# Umbrella Stands



## dogalot (Jul 6, 2005)

I just bought Recretec's:
https://www.recretec.com/shop-1/umbrella-mount

Will give it a try next week on a hot Deso Gray trip


----------



## matt man (Dec 23, 2011)

A Lo Pro fitting can be one way to do it. The things will move in rapids, though!


----------



## matt man (Dec 23, 2011)

I constantly am envious of biminis , though, on the rare summer time trip that they let me out for.
If I could stop squandering all my income on going boating,( a Bimini costs like a Middle Fork or GC worth of shuttle money!) I would buy one, but for now, umbrella for me it is!!


----------



## dogalot (Jul 6, 2005)

But those bikinis don't provide much shade, man.


----------



## matt man (Dec 23, 2011)

Haha!! Just fixed that, dam auto correct! I try to be good, I swear.


----------



## Jungle Jane (Jun 16, 2010)

*Buzz Holmstrom*

The Doing of the Thing! Fabulous book!


----------



## seantana (Mar 5, 2015)

matt man said:


> I constantly am envious of biminis , though, on the rare summer time trip that they let me out for.
> If I could stop squandering all my income on going boating,( a Bimini costs like a Middle Fork or GC worth of shuttle money!) I would buy one, but for now, umbrella for me it is!!


The ones from Downriver are stupid expensive. The Leader Accessories ones on Amazon have worked great for me and half of my crew for years, for a quarter of the price.

https://www.amazon.com/Leader-Accessories-Mounting-Hardwares-Aluminum/dp/B00XH6USTM/


----------



## caverdan (Aug 27, 2004)

I made this one years ago. Not pretty, but functional. The bungees keep it from flying away in the wind.


----------



## MT4Runner (Apr 6, 2012)

matt man said:


> I constantly am envious of biminis , though, on the rare summer time trip that they let me out for.
> If I could stop squandering all my income on going boating,( a Bimini costs like a Middle Fork or GC worth of shuttle money!) I would buy one, but for now, umbrella for me it is!!





seantana said:


> The ones from Downriver are stupid expensive.
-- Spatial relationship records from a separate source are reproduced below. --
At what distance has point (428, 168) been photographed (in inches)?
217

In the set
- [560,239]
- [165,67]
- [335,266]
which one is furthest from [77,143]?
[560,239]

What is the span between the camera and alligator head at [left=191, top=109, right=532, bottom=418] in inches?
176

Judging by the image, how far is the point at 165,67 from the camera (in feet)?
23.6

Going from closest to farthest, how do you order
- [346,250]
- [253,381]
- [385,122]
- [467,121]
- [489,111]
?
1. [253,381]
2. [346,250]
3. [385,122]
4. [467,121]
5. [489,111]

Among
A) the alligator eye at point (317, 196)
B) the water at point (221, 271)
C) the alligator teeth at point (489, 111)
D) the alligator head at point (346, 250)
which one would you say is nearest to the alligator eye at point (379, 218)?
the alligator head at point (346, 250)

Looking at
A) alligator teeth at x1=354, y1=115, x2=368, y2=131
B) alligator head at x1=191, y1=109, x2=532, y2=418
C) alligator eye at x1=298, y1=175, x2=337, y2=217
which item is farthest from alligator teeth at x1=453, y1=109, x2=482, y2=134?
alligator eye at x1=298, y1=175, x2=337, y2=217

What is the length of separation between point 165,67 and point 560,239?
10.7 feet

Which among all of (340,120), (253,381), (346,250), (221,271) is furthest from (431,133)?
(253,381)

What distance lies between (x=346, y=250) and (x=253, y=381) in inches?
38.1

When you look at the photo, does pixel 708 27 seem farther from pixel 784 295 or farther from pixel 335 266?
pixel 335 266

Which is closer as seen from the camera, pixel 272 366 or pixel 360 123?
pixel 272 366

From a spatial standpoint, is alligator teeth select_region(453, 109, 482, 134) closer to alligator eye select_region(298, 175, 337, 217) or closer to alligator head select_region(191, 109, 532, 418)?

The Leader Accessories ones on Amazon have worked great for me and half of my crew for years, for a quarter of the price.
> 
> https://www.amazon.com/Leader-Accessories-Mounting-Hardwares-Aluminum/dp/B00XH6USTM/



I got one from Marinervdirect on eBay. $110, and I'd buy one tomorrow in a heartbeat. Used it on the Main last month, and highly recommend it. Left it down for the cloudy days, and really liked it on the 90°F sunny and two downpour rainy days.


----------



## Jungle Jane (Jun 16, 2010)

*Sturdy, cheap river umbrellas!*

Hey, I found those really good, crank umbrellas they use outside at patio restaurants. I got them from a rite-aid store in August few years ago. 75% off. ($15/each...bought two) but I bet you can find em in all those kind of stores...; rite aid, walgreens, maybe target...everybody sells their summer items like that way marked down. 
And my stand is just like a DRE oarlock, except it has a clamp you can slide apart, so you don't have to break down your frame to attach umbrella holder. When I saw the DRE umbrella holder, first thing I did is save $10 & just purchase another oarlock...but I returned for the one that comes apart. broke that frame down once when I bought it. Worth the extra $10 not to break it down again. I'll try to attach a pict of umbrella...






l



(Pardon my mess. I was laundering some sarongs...)


----------